* [EXERCISE BRIEF]: Please copy the passage on two Old Saybrook houses from "Bushnell Kirtland House" to "Road in 1805.", changing "shipbuilder" to "shipwright".

* [GIVEN PASSAGE]:
== == ==
Bushnell Kirtland House (1810)

The house at 110 North Cove Road in Old Saybrook, built c. 1810, has a Federal-style central bay with a Palladian window and an elaborate entry (the elongated doorway surround may represent an early twentieth-century alteration to accommodate a newer fanlight over the door). The house was built by Bushnell Kirtland, a shipbuilder. His brother, Asa Kirtland, built the nearby house at 100 North Cove Road in 1805.

William Tully House (1750)

In 1745, William Tully of Saybrook divided his property among his heirs, with land at North Cove going to his son, also named William Tully. Soon after (c. 1750), the second William Tully built the house that still stands at 135/151 North Cove Road in Old Saybrook. Perhaps starting with just one room, the house has been much enlarged over the years. The house is also known as Heartsease, perhaps for the flower Viola tricolor that once grew in the yard. The name may also have originated during the period of time the building served as a summer house for female workers. At one time the house was known as the Whittlesey House for Captain John Whittlesey, who seems to have owned it at some point in the eighteenth century. During the Revolutionary War, on the night of August 8, 1779, a notable incident took place at the house. A group of Tories from Middletown had been caught having brought goods down the Connecticut River to sell to the British. Their confiscated merchandise was stored in the basement of the Tully House under the charge of the third William Tully, then 21 years old. As related by Mabel Cassine Holman in “Along the Connecticut River” (The Connecticut Magazine, Vol. XI, No. 4, 1907):

eight Tories came to the house and demanded entrance. Tully refused to open the door. Without further words it was broken in. Taking his old flint gun, Tully fired; the musket-ball passed through the first man, who still advanced, but the one directly back of him dropped dead. Tully turned upon the other six, wounding one with his bayonet; the remainder escaped by the windows. When the first man whom Tully shot discovered the ball had passed through him he dropped dead with one hand on the window and the other grasping a chest of tea.
== == ==
* [EXTRACTED RECORDS]:
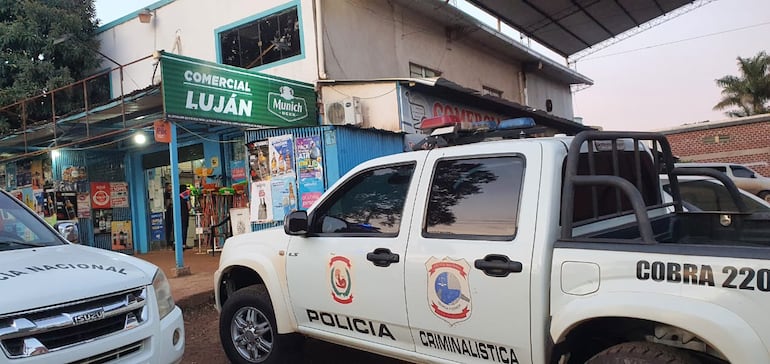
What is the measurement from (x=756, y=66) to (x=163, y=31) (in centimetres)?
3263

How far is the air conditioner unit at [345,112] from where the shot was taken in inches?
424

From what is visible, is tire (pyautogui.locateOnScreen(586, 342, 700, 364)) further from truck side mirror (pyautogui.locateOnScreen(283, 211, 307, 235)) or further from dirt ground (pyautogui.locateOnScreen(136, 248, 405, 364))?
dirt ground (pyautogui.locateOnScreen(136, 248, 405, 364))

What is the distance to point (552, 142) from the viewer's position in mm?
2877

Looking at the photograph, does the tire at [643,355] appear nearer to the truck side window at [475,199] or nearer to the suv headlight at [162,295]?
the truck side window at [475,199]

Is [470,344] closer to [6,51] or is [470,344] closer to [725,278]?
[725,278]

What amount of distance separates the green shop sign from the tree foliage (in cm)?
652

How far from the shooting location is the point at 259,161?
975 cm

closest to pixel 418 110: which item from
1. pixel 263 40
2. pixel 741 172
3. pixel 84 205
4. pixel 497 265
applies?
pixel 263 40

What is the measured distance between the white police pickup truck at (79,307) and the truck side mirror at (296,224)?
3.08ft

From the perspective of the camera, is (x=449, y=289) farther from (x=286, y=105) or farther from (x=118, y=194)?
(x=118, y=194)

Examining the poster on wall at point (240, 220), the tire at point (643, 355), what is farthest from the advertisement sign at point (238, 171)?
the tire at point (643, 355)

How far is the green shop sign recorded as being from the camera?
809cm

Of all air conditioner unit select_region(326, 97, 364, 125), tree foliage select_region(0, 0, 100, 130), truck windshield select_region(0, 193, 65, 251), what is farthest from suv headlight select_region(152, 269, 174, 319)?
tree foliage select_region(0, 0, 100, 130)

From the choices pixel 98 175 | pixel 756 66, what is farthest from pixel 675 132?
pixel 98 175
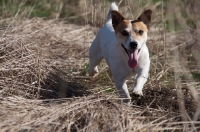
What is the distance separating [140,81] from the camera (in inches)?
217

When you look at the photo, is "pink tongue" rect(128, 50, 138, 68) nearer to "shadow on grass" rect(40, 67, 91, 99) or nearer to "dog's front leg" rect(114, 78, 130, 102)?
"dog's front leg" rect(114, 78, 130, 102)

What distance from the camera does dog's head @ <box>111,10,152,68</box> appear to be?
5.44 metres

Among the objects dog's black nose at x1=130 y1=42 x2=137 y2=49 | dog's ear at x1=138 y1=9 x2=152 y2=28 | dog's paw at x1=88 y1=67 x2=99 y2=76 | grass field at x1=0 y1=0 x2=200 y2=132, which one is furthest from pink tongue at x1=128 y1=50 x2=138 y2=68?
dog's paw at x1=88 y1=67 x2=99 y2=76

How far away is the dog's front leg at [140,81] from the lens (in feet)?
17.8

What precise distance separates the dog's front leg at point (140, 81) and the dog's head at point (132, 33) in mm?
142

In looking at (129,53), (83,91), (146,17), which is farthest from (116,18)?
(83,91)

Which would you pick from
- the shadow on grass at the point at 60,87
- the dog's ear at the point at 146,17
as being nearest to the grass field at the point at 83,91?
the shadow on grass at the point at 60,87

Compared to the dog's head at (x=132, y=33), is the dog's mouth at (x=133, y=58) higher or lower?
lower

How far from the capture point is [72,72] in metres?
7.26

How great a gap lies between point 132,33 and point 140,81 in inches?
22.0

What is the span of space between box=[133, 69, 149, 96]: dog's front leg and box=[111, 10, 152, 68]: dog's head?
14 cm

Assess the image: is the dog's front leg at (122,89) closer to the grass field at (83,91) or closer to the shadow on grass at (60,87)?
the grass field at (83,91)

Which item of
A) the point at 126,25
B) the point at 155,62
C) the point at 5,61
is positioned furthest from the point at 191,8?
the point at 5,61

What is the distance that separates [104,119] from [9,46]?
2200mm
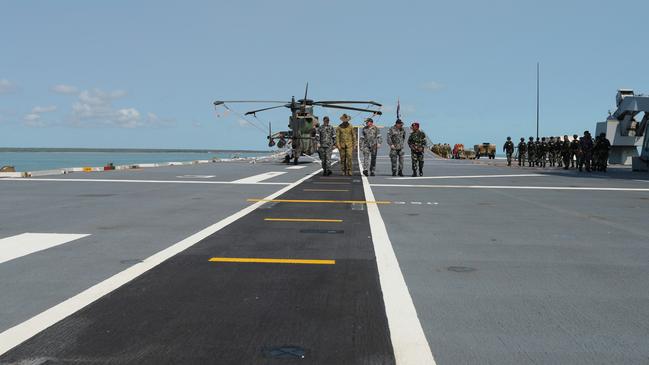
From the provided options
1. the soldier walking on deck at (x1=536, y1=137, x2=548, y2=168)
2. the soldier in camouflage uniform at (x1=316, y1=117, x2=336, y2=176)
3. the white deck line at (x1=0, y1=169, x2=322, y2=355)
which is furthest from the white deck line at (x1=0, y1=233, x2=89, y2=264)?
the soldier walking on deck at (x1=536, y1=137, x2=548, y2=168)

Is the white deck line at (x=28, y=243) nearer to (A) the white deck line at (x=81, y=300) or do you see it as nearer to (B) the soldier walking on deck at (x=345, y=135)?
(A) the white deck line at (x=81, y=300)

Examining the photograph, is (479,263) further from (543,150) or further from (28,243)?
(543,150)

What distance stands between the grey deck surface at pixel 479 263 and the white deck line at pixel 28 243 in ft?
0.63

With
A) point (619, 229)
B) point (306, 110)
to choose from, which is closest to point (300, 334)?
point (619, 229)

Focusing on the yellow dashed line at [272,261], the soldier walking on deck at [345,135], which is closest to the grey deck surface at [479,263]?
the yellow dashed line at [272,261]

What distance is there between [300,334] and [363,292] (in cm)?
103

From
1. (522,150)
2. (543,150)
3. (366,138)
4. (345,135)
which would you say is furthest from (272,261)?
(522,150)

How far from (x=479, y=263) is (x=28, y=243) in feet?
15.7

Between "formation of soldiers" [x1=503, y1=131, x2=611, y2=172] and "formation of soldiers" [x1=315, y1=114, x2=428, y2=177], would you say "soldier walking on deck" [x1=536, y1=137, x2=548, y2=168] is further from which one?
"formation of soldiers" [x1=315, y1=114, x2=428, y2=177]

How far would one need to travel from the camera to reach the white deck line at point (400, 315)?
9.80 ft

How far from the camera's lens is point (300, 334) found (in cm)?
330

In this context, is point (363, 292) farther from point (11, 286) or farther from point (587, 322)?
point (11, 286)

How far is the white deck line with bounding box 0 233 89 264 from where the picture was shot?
== == ==
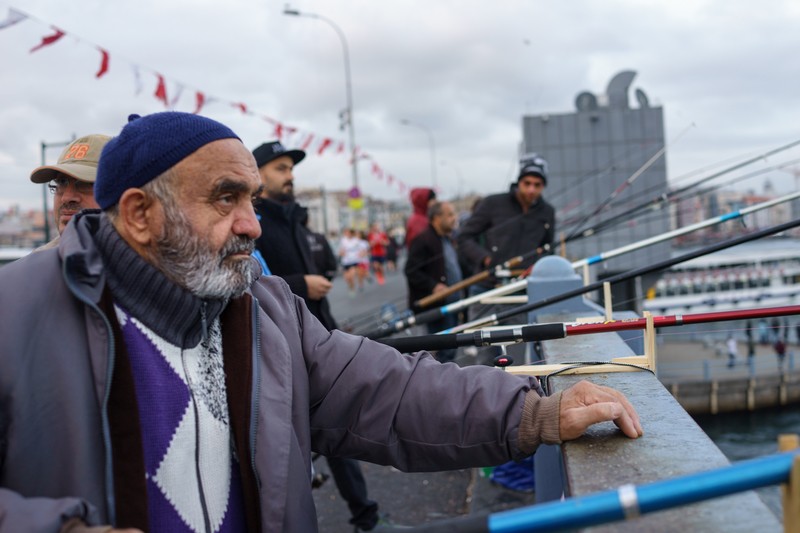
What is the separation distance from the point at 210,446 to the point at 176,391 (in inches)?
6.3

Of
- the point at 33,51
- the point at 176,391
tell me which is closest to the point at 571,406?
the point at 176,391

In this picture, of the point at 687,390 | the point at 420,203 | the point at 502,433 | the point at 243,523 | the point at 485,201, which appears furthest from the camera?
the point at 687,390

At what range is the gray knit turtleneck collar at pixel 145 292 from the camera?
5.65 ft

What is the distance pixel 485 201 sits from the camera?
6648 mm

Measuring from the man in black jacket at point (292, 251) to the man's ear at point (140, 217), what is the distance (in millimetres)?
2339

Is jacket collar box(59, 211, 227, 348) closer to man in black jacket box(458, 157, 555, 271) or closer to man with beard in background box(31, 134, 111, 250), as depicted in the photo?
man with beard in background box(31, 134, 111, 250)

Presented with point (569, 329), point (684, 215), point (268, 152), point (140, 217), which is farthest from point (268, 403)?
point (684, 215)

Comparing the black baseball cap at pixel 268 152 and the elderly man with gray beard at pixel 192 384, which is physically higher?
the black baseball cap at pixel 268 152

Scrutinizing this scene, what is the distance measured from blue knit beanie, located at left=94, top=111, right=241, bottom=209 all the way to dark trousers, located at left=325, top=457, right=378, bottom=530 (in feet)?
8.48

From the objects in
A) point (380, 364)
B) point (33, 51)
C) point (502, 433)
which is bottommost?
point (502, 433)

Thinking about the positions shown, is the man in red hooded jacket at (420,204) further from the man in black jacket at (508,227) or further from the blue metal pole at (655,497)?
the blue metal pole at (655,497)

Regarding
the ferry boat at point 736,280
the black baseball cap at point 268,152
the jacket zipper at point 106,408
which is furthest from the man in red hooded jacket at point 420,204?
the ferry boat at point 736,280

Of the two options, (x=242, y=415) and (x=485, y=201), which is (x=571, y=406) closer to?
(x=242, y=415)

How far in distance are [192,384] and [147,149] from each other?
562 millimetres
== == ==
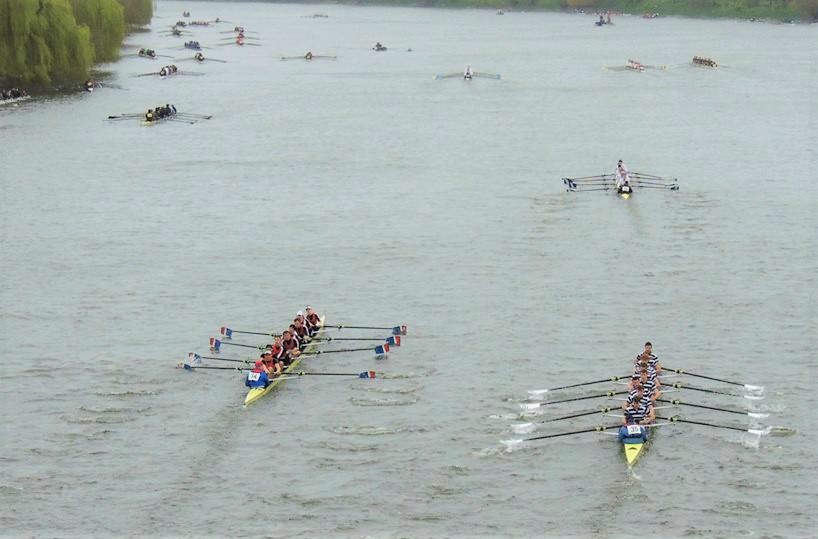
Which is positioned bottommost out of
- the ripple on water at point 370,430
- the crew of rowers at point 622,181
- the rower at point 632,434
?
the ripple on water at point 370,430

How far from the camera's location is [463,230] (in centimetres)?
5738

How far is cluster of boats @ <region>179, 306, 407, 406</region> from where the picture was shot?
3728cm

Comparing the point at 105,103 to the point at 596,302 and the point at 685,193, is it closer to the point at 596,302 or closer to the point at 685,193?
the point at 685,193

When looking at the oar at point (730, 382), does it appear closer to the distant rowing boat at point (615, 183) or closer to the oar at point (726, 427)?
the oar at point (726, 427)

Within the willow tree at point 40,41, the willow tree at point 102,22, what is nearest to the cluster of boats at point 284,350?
== == ==
* [WORKED SOLUTION]:
Bushnell Kirtland House (1810)

The house at 110 North Cove Road in Old Saybrook, built c. 1810, has a Federal-style central bay with a Palladian window and an elaborate entry (the elongated doorway surround may represent an early twentieth-century alteration to accommodate a newer fanlight over the door). The house was built by Bushnell Kirtland, a shipwright. His brother, Asa Kirtland, built the nearby house at 100 North Cove Road in 1805.